The water department turned on the water intakes late Monday after the health department certified tests showing diesel at non-detectable levels. However, the distribution system, with its 135 miles of water mains, has been run dry and it is expected to take up to three days before it is re-pressurized. Residents are under a boil-water advisory for three days after water is restored.
So far no fish kills have been reported, but officials worry about the environmental impact of the spill. Anthony Creek is a popular stream for trout fishing and flows through the Monongahela National Forest before entering the Greenbrier.
Chemical spills and leaks are endemic throughout the US, threatening the health and safety of the population and the quality of the environment. Last week, 40,000 gallons of crude oil were released into the Yellowstone River in Montana from a leaking pipeline forcing some 6,000 residents to rely on bottled water for five days.
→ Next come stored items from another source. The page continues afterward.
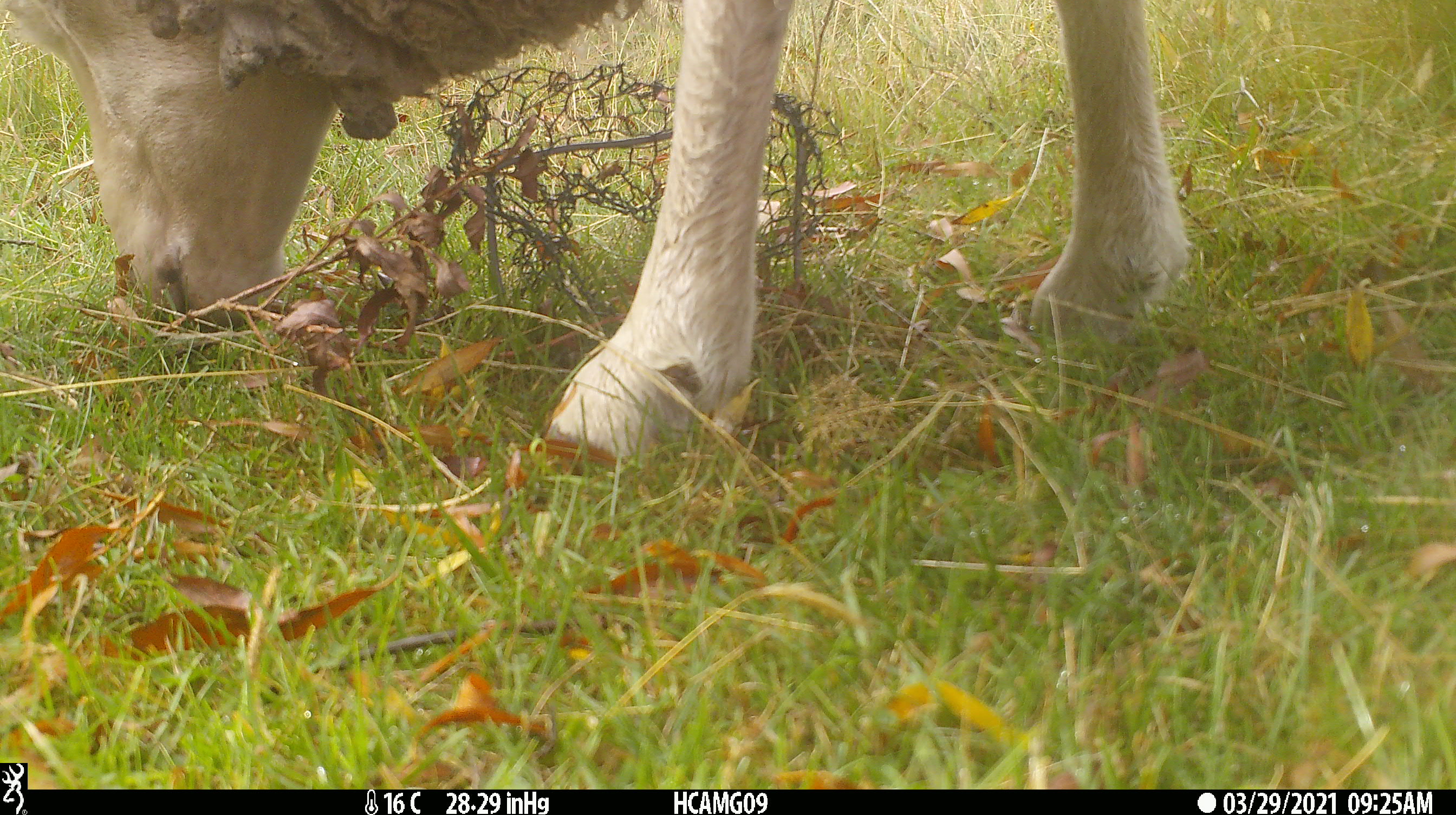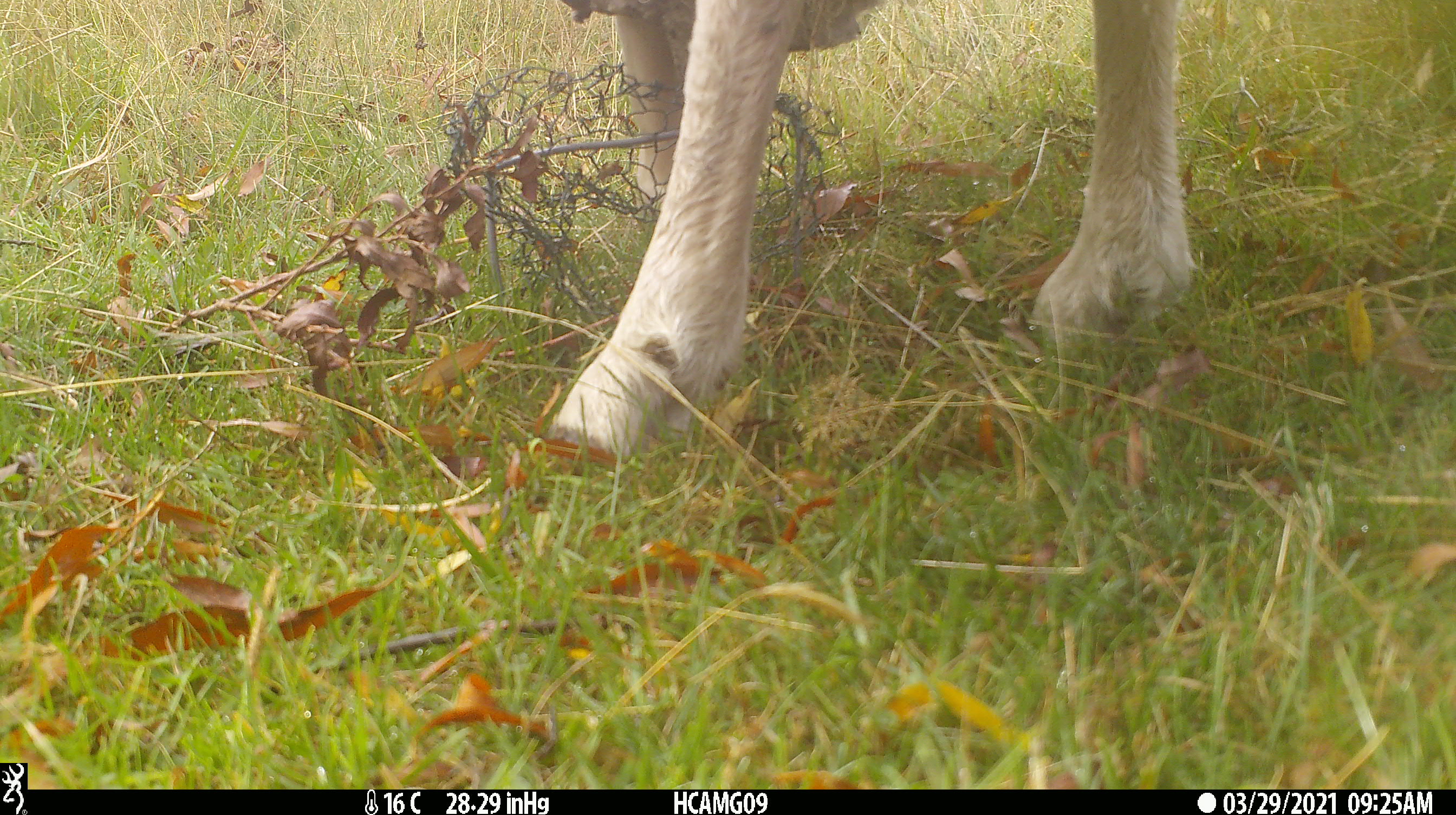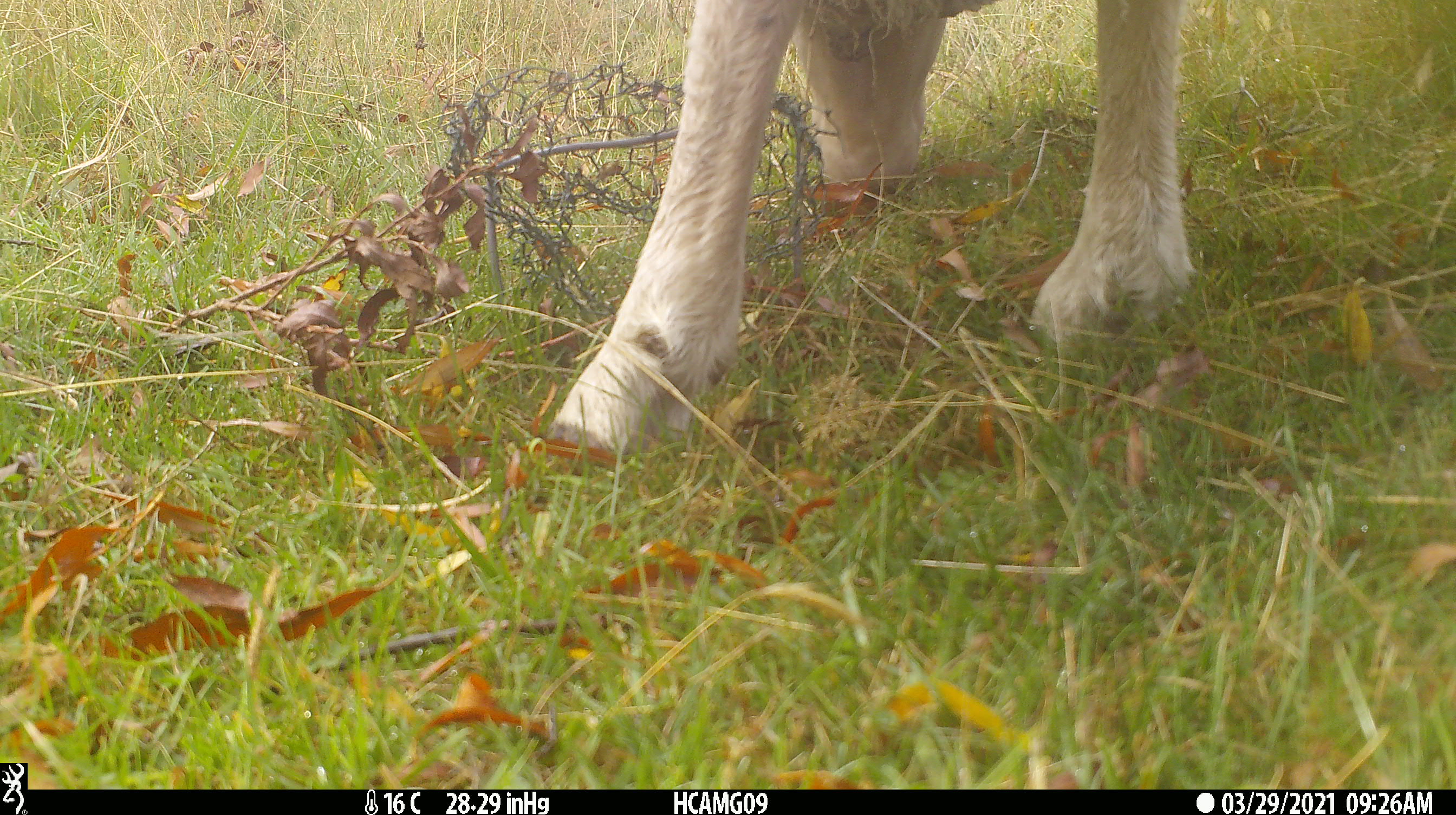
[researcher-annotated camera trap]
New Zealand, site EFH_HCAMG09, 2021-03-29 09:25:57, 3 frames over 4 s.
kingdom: Animalia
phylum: Chordata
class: Mammalia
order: Artiodactyla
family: Bovidae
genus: Ovis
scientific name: Ovis aries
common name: domestic sheep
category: sheep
In West Virginia, thousands of chemical leaks into the state’s water are reported every year, according to the West Virginia Department of Environmental Protection (DEP). However, as the Charleston Gazette has noted, “DEP inspectors check into each report the agency gets, but the DEP doesn’t keep track of inspector findings in a way that would let anyone know how big each reported spill turned out to be—or what caused it, or whether there was any enforcement action taken, or if precautions were implemented to prevent a recurrence.”
Friday’s accident is the second fuel leak into the Greenbrier in the past year. Last July, a tanker truck carrying 7,800 gallons of diesel overturned and caught fire on a bridge in Bartow, dumping fuel directly into the river.
Just over a year ago, a chemical leak on the Elk River in the state’s capital, Charleston, poisoned the water supply for 300,000 residents after it reached the regional treatment and distribution plant intake. A state of emergency was declared in nine counties, and a ban of tap water usage remained in effect for more than a week in some areas. Hundreds of residents were treated for nausea, skin burns and eye irritation from contact with the spilled coal-cleaning agent MCHM.
Last month federal prosecutors charged the now-bankrupt Freedom Industries, the company responsible for the 2014 leak, and several of its leading executives, with violations of the Clean Water Act.
“Freedom and its officers and agents, including responsible corporate officers, failed to exercise reasonable care in its duty to operate the Etowah Facility in a safe and environmentally-sound manner, in that it failed to comply with applicable law, regulations, and guidelines; failed to follow its own internal operating procedures; and failed to conform to common industry standards for safety and environmental compliance,” the indictment claimed.
Rarely, if ever, are chemical spills and leaks simply accidents. They take place within a definite social context and are the product of neglected and often inadequate infrastructure coupled with reckless operation in the pursuit of profit.